Foot and Mouth
Hopefully Foot and Mouth is under control, but in the meantime DEFRA have produced new regulations which we have published. In summary, those in charge of animals or carcases are required to notify infection or suspected infection. A notice of suspicion of disease would then be served on the occupier of the premises or on the person in charge of animals in transit. Following the detection of suspected disease, a Temporary Control Zone (TCZ) must be imposed around the suspect premises (although in practice it would normally cover a 10km radius of the suspect premises as, if disease was confirmed, it would become a Surveillance Zone).
This would impose a ban on the movement of susceptible animals from and to premises within a TCZ, except in limited circumstances and under licence. After inspection by a Veterinary Inspector the premises will either be declared clear or an infected premises, in which case some signicant measures can be taken. See the regulations for details. (see section 60 of the Animal Health Act 1981 for police powers to stop, detain and examine an animals etc;).

**Provided data**
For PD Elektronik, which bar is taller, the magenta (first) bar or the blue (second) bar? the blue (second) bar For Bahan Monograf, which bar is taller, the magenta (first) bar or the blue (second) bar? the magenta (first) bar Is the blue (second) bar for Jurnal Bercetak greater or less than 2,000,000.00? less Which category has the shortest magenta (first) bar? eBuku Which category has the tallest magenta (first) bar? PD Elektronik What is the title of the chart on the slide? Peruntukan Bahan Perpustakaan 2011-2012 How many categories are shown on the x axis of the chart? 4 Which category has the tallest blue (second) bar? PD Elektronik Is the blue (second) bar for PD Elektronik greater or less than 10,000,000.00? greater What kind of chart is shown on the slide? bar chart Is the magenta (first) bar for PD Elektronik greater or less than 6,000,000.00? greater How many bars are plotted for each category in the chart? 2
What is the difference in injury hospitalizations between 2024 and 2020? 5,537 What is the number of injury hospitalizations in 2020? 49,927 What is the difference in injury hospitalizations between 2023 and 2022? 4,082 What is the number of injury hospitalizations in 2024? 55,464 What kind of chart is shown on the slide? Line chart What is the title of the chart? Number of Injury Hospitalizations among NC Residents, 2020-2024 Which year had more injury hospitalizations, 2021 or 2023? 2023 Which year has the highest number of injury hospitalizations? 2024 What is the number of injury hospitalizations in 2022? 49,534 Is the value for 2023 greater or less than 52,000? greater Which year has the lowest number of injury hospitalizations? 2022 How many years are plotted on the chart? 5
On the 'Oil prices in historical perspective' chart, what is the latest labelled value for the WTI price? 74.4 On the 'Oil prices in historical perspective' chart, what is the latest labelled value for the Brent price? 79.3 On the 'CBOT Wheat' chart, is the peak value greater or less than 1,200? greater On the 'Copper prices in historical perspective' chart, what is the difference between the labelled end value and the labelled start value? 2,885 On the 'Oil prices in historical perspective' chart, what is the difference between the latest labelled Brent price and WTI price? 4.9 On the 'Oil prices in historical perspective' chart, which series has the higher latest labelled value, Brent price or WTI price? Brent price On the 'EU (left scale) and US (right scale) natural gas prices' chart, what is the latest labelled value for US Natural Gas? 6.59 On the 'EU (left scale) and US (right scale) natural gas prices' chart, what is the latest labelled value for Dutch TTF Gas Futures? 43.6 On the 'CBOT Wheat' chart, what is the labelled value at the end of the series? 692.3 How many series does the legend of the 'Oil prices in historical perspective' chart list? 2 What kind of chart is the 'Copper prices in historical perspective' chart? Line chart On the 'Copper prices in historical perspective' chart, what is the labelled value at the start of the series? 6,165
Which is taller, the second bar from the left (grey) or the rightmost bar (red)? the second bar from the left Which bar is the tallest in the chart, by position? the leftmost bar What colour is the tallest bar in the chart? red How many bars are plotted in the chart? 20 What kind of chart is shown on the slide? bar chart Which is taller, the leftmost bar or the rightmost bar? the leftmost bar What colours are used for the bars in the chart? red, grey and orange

**Your tasks**
1. From the foot and mouth passage, render this sentence in Spanish: "In summary, those in charge of animals or carcases are required to notify infection or suspected infection."
2. Reproduce part of the foot and mouth passage without changes. Begin at the words "This would impose" and stop after "an animals etc;).".
3. Carry on the passage about foot and mouth regulations from the point where it stops.

**Set of answers**
1. En resumen, quienes están a cargo de animales o cadáveres de animales están obligados a notificar la infección o la sospecha de infección.

2.
This would impose a ban on the movement of susceptible animals from and to premises within a TCZ, except in limited circumstances and under licence. After inspection by a Veterinary Inspector the premises will either be declared clear or an infected premises, in which case some signicant measures can be taken. See the regulations for details. (see section 60 of the Animal Health Act 1981 for police powers to stop, detain and examine an animals etc;).

3.
(Foot and mouth Schedules specific to Wales)
Amendments to the Game Act 1831, Deer Act 1991 and repeal of the Game Licences Act 1860 removes the requirement to hold a game licence in order to take or kill game and the requirement to obtain a Local Authority licence and excise licence to kill game. The amendments also repeal section 4 of the Game Act under which it was an offence to buy or sell game birds and venison during the close season, permitting game to be sold by everyone all year round provided the animal in question was lawfully killed.
A new offence has been introduced form 1st August 2007 of selling, offering or exposing for sale, possessing or transporting for the purposes of sale of any game bird that has been killed or taken in contravention of the legislation listed in the new section where the person concerned knows, or has reason to believe, it has been so taken or killed.
Most of the Gambling Act 2005 came into force on 1st September. Some parts were already in force and you can find them all on the database.
The Police Regulations 2003 have been updated after amendments by recent Statutory Instruments and Home Office Circulars. These affect quite a number of the determinations and regulations, changes include:- working time regulations, career breaks, guidance on alcohol/drug testing, storage/disposal of fingerprints and incompatible business interests.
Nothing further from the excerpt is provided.